TEXT SECTION
######

Thursday, February 4, 2010

Iran and Israel in Africa A search for allies in a hostile world

Iran’s proclaimed ambitions in Africa are particularly worrying for Israel, which once had a lot of friends on the continent and wants to keep the few that remain

ARRIVING at the airport in Senegal’s capital, Dakar, you have a fair chance that the newish-looking taxi taking you into town will not be the usual French or Japanese model, but Iranian. And it will not have been imported, as most cars in Africa are, but assembled in nearby Thiès. From here, the first few hundred taxis have just come off the production line at an Iranian-built Khodro plant. They are tangible symbols of a new power in sub-Saharan Africa that has, for some, begun to cause ripples of concern.

######

Stored records
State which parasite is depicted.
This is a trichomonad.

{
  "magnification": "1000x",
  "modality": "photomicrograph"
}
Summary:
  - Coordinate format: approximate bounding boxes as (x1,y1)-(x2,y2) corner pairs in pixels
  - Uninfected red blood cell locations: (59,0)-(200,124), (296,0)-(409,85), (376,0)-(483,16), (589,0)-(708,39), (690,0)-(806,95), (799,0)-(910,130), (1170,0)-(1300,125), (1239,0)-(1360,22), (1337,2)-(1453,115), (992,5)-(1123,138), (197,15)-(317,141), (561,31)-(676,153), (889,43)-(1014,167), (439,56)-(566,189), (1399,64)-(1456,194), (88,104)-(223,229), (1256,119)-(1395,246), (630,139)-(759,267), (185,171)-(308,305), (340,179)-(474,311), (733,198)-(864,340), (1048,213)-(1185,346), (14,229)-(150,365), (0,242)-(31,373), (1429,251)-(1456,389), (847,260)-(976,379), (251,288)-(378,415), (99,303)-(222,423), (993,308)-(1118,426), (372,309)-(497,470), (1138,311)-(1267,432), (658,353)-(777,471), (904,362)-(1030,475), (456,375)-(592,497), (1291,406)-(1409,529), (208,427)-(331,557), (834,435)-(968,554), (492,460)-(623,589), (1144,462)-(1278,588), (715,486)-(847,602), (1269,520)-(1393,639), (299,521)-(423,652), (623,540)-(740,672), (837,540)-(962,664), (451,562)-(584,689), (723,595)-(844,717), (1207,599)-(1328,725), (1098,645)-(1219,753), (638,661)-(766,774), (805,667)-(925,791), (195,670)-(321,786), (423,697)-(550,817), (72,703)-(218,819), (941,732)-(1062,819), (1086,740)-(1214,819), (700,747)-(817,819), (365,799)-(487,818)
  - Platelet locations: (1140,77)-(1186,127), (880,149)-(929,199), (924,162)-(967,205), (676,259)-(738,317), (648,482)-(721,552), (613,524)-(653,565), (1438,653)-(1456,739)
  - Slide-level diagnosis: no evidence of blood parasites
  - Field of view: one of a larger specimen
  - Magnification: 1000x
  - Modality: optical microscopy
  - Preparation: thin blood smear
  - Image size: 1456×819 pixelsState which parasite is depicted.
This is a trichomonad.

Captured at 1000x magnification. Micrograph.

######

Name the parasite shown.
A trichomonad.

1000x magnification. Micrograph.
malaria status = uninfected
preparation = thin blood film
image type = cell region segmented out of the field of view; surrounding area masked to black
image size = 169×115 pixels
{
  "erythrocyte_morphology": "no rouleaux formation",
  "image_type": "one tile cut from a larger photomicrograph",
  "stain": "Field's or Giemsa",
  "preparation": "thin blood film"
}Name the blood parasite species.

######

YOUR TASKS
A. Summarize the article on Iran and Israel in Africa in two sentences.
B. According to the Iran and Israel in Africa article, where are the Iranian taxis seen in Dakar assembled?
C. Carry on the article about Iran and Israel in Africa, picking up after its final sentence.

ANSWER LIST
A. Iran's proclaimed ambitions in Africa particularly worry Israel, which once had many friends on the continent and wants to keep the few that remain. In Senegal, Iranian taxis now assembled at an Iranian-built Khodro plant in Thiès serve as tangible symbols of a new power in sub-Saharan Africa that has begun to cause concern for some.

B. They are assembled at an Iranian-built Khodro plant in nearby Thiès.

C.
Mahmoud Ahmadinejad, Iran’s controversial president, is in the vanguard of Iran’s push. Two years ago in New York he said he saw “no limits to the expansion of [Iran’s] ties with African countries”. Last year Iran’s diplomats, generals and president criss-crossed the continent, signing a bewildering array of commercial, diplomatic and defence deals. By one tally, Iran conducted 20 ministerial or grander visits to Africa last year, reminiscent of the trade-and-aid whirlwind the Chinese brought to Africa in the mid-2000s.
The reason is not hard to fathom. Iran wants diplomatic support for its nuclear programme in parts of the world where governments are still biddable. In Latin America Iran’s president has already exploited anti-American sentiment in countries such as Bolivia, Nicaragua and Venezuela. In Africa, by contrast, where most countries have strong ties to the West, Iran has concentrated on strengthening Muslim allegiances with offers of oil and aid.
Take Senegal, a 95%-Muslim country. Though poor and quite small in population, it carries diplomatic weight in Francophone Africa and influence at the UN, where quite a few African governments look to it for a lead on some big votes. So Iran has been bombarding it with goodwill. As well as the Khodro car factory, the Iranians have promised to build tractors, an oil refinery and a chemical plant, as well as to provide a lot of cheap oil.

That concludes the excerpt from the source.